Major global banks deemed “too big to fail” will need to search through their pant pockets or under the sofa cushions to find $1.2 trillion in order to be safe from the next global financial meltdown, says G20 financial regulators.
New rules put forward by the Financial Stability Board (FSB) say that the likes of Wells Fargo, Goldman Sachs and JPMorgan Chase will be required to enhance their capital cushions to be prepared for the next international economic collapse. The loss-absorbing cash will be equal to 16 percent of a bank’s assets by the year 2019, which will then go up to 18 percent three years later.

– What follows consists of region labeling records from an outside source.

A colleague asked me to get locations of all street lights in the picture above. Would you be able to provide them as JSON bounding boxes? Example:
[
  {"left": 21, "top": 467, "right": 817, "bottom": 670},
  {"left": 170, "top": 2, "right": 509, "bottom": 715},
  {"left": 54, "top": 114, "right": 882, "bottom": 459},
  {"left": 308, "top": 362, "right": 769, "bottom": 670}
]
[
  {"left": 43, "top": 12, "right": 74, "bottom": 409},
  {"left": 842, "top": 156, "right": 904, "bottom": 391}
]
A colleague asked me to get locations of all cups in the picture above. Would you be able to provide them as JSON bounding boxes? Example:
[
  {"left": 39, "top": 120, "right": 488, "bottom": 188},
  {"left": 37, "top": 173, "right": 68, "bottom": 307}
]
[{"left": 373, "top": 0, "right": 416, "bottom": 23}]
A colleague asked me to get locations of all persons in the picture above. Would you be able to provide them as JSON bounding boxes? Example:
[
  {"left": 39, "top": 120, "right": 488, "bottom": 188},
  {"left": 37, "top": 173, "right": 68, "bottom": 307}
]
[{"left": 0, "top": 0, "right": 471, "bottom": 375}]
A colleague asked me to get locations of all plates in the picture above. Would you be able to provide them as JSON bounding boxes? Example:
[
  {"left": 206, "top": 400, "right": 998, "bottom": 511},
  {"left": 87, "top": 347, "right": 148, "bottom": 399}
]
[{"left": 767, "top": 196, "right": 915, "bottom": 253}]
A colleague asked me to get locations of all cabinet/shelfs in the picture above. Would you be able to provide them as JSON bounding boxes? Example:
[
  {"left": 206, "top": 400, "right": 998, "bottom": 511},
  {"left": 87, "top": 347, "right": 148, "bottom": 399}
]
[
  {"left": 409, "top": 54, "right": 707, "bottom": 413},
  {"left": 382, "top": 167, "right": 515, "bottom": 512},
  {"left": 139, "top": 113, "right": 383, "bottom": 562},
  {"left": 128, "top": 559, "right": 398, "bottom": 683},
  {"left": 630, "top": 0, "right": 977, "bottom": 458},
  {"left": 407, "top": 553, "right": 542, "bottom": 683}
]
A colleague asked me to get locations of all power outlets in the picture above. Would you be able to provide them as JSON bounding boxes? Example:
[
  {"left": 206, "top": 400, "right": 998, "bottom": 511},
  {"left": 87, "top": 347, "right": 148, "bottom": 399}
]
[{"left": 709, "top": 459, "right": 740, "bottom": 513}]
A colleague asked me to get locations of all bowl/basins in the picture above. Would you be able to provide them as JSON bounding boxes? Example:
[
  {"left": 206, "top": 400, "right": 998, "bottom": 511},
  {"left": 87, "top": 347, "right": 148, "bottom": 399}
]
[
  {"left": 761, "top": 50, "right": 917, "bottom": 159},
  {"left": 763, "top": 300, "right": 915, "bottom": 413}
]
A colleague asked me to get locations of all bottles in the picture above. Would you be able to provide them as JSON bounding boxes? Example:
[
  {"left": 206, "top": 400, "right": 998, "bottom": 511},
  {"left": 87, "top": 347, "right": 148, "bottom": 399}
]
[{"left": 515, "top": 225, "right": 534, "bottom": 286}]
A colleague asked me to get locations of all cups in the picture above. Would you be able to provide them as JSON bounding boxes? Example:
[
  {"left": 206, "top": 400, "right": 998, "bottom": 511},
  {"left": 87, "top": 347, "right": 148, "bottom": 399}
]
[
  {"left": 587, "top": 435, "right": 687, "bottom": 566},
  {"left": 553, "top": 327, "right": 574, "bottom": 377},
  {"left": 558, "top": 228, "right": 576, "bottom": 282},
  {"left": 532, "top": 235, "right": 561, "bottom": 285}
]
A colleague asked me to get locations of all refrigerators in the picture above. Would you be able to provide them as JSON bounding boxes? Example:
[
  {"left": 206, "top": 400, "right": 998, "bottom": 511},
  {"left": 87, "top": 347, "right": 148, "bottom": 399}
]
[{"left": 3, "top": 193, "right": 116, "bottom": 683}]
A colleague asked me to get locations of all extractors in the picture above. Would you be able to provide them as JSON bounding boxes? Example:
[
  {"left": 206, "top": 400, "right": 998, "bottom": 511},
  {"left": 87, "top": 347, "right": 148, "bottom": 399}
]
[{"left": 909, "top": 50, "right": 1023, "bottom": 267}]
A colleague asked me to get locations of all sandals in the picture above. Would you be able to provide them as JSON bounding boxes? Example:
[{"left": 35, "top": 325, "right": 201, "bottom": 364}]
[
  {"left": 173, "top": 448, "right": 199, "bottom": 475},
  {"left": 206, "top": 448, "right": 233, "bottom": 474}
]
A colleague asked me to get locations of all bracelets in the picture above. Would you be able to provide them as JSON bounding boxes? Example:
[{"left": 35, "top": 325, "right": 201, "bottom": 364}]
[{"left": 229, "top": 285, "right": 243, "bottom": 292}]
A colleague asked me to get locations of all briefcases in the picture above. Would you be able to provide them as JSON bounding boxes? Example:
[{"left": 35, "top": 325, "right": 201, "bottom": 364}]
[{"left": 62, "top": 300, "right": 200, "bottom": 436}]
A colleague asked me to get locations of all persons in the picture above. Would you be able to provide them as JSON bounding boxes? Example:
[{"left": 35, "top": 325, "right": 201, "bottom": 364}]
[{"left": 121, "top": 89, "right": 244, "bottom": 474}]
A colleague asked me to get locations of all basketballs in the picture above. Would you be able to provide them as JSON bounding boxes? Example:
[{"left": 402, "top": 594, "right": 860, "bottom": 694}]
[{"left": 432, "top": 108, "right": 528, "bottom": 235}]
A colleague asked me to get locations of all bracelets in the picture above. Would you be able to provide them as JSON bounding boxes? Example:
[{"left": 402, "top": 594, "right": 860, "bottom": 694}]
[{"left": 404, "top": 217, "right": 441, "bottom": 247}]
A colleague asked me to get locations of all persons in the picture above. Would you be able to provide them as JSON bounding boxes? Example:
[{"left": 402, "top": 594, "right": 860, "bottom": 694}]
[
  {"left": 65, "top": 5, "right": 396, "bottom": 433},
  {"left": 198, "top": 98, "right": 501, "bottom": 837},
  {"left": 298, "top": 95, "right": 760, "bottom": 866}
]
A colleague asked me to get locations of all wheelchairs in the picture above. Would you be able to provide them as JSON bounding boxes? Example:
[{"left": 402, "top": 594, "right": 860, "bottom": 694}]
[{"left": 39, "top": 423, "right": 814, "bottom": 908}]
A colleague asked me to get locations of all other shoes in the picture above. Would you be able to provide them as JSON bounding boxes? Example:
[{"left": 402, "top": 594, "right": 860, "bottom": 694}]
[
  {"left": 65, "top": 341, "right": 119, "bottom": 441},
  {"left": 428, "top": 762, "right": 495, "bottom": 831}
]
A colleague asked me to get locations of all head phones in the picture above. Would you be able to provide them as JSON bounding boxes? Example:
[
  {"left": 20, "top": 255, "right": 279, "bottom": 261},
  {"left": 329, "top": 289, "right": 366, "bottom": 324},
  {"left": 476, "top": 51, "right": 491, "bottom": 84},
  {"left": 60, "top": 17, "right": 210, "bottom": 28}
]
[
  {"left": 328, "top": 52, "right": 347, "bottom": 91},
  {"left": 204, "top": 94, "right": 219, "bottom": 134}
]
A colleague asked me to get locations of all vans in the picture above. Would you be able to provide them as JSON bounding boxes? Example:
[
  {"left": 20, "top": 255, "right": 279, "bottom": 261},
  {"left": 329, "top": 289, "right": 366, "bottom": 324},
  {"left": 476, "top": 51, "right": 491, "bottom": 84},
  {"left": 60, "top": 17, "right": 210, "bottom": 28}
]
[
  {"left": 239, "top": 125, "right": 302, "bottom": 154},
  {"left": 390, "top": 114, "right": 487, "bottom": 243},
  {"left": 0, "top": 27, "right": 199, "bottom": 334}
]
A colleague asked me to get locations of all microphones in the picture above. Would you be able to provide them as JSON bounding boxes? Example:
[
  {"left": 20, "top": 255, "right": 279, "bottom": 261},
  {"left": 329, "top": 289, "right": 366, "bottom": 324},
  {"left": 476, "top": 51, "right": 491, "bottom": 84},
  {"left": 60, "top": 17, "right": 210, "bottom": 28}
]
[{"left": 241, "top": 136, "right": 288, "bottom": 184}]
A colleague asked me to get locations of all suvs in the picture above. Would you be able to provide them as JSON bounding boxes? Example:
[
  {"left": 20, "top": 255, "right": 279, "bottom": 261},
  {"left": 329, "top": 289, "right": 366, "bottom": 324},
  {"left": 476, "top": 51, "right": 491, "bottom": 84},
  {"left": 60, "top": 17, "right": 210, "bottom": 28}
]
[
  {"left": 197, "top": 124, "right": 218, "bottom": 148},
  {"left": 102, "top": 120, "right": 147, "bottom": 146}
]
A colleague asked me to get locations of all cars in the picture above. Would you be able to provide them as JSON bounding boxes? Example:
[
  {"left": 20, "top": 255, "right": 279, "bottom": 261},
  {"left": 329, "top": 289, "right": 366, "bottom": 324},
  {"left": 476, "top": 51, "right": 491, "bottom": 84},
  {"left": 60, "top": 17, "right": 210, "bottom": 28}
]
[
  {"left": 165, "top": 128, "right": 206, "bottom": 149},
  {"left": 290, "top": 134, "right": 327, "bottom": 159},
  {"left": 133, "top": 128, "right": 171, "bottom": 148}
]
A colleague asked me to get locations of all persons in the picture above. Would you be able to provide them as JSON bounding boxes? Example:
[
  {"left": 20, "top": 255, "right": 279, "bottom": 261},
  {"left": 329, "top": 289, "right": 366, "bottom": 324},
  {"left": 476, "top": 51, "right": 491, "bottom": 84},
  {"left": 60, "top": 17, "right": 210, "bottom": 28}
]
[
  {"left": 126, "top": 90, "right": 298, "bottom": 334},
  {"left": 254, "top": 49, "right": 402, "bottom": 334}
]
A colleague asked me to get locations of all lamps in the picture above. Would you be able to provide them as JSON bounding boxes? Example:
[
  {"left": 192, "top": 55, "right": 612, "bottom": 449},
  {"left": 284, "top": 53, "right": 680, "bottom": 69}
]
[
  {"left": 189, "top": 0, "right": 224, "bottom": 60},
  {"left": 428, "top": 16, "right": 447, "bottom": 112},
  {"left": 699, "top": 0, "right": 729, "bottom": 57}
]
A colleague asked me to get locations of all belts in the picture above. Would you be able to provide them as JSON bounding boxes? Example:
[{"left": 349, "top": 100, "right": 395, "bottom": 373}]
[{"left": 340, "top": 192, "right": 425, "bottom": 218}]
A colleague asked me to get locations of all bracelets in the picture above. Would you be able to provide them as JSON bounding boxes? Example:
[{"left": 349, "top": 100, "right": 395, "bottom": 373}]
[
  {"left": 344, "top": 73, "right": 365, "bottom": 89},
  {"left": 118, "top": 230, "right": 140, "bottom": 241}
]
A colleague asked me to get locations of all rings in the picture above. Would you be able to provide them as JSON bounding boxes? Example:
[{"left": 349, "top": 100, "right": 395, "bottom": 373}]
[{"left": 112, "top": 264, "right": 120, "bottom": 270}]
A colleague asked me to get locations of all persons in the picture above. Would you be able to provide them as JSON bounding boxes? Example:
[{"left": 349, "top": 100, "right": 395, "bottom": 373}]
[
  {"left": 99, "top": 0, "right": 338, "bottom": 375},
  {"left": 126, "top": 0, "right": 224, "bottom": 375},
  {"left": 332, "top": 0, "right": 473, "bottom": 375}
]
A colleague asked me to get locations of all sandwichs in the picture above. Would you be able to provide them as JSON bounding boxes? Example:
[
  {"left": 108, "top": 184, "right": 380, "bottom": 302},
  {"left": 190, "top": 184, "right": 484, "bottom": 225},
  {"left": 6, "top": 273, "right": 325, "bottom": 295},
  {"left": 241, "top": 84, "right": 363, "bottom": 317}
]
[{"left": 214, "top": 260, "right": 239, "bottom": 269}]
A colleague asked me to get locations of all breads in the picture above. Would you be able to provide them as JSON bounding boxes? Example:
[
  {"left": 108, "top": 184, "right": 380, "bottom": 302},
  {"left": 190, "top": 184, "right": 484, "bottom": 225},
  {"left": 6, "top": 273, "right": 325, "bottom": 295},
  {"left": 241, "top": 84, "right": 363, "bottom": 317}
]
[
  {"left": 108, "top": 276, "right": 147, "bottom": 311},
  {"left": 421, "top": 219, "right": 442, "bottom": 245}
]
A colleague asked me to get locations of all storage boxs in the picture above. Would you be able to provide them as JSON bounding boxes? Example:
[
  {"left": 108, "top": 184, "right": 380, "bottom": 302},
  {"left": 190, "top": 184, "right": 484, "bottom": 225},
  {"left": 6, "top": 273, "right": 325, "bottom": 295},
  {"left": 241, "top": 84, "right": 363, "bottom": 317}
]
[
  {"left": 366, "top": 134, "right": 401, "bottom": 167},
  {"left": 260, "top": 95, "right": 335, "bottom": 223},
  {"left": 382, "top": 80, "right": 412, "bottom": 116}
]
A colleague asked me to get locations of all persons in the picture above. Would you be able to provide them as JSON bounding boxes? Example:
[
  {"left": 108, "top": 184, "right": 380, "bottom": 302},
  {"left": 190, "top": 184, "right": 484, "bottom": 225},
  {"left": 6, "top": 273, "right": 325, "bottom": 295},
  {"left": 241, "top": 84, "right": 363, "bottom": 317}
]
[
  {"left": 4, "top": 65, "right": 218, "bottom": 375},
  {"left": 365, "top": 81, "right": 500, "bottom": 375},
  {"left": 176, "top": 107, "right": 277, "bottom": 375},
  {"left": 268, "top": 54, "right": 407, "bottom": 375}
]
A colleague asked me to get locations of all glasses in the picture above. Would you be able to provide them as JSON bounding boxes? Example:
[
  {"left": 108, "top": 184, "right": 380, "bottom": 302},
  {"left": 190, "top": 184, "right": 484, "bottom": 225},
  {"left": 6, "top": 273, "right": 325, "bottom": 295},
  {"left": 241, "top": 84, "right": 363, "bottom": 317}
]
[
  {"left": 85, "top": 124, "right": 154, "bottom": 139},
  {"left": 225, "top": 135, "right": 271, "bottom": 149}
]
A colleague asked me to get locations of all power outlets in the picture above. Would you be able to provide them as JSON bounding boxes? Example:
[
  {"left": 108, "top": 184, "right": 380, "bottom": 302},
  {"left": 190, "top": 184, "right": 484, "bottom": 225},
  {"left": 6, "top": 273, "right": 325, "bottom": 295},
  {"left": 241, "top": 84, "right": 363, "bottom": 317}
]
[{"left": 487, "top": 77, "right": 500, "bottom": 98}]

The purpose of this move is to ensure that the folding of a bank won’t lead to dire economic conditions for a national or global economy. This is what took place close to a decade ago when Lehman Brothers shut their doors, which was one of the first scenes of the worst financial crisis since the Great Depression.
Mark Carney, the Bank of England (BOE) governor and head of the FSB, said in a statement that the new rules “minimizes impacts on financial stability, maintains the continuity of critical functions and avoids exposing public funds to loss.”
In addition to the aforementioned banks, the strict requirements will affect Bank of America, HSBC and Barclays. In fact, JPMorgan and Wells Fargo are two banks most vulnerable to a collapse in the system and will need to raise a total of $55 billion ($25 billion and $30 billion, respectively).